What to produce.
Copy every item below verbatim, leaving each line unchanged.

Dataset entries

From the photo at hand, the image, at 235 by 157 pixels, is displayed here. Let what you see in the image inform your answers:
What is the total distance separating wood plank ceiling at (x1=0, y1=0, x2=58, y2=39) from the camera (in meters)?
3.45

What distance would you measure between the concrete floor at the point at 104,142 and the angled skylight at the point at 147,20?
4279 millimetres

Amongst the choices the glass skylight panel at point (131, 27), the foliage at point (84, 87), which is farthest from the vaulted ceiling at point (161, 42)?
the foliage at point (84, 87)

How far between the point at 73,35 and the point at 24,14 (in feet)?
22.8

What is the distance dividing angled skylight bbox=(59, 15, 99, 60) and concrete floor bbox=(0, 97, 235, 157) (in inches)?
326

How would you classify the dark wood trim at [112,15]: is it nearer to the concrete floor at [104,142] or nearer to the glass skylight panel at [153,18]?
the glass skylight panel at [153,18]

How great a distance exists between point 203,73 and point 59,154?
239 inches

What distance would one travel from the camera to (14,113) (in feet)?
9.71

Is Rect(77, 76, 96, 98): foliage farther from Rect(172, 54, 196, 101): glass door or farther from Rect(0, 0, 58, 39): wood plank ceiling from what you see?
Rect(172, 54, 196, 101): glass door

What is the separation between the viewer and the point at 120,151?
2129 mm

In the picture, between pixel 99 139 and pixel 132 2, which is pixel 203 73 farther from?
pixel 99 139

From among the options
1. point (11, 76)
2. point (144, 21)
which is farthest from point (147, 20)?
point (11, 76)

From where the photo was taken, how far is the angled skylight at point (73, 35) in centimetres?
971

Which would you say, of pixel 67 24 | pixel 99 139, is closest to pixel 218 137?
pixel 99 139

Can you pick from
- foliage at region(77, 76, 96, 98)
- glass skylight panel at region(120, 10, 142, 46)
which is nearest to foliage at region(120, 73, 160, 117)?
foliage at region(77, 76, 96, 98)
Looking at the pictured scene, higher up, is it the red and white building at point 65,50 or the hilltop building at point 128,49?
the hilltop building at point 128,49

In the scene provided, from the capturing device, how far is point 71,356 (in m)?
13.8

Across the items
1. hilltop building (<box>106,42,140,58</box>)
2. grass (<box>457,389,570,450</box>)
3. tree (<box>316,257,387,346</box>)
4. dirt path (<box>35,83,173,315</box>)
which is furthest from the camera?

Answer to the exercise.
From the photo at hand, the image, at 235 by 157 pixels, is displayed here. Let what you see in the image inform your answers:
What is the total distance separating wood plank ceiling at (x1=0, y1=0, x2=58, y2=39) from the camera (in meters)?
3.45

What distance would you measure between the concrete floor at the point at 104,142 and the angled skylight at the point at 147,20?
4279 millimetres

Amongst the choices the glass skylight panel at point (131, 27), the foliage at point (84, 87), which is farthest from the vaulted ceiling at point (161, 42)?
the foliage at point (84, 87)

How far between the point at 73,35 and the point at 24,14 (in feet)?
22.8

What is the distance dividing angled skylight bbox=(59, 15, 99, 60) and concrete floor bbox=(0, 97, 235, 157) (in inches)?
326

How would you classify the dark wood trim at [112,15]: is it nearer to the concrete floor at [104,142] or nearer to the glass skylight panel at [153,18]?
the glass skylight panel at [153,18]

How great a distance exists between point 203,73 and point 59,154?
239 inches

What distance would one travel from the camera to (14,113) (in feet)?
9.71

Is Rect(77, 76, 96, 98): foliage farther from Rect(172, 54, 196, 101): glass door or farther from Rect(0, 0, 58, 39): wood plank ceiling from what you see?
Rect(172, 54, 196, 101): glass door

What is the separation between the viewer and the point at 120,151?
2129 mm

In the picture, between pixel 99 139 and pixel 132 2, which is pixel 203 73 farther from?
pixel 99 139

From among the options
1. point (11, 76)
2. point (144, 21)
which is farthest from point (147, 20)?
point (11, 76)

From where the photo was taken, how far is the angled skylight at point (73, 35) in centimetres?
971

Which would you say, of pixel 67 24 | pixel 99 139, is closest to pixel 218 137?
pixel 99 139

Can you pick from
- foliage at region(77, 76, 96, 98)
- glass skylight panel at region(120, 10, 142, 46)
which is nearest to foliage at region(120, 73, 160, 117)?
foliage at region(77, 76, 96, 98)
Looking at the pictured scene, higher up, is it the red and white building at point 65,50 or the hilltop building at point 128,49?
the hilltop building at point 128,49

In the scene provided, from the capturing device, how far is point 71,356 (in m)?
13.8

Across the items
1. hilltop building (<box>106,42,140,58</box>)
2. grass (<box>457,389,570,450</box>)
3. tree (<box>316,257,387,346</box>)
4. dirt path (<box>35,83,173,315</box>)
which is furthest from the camera?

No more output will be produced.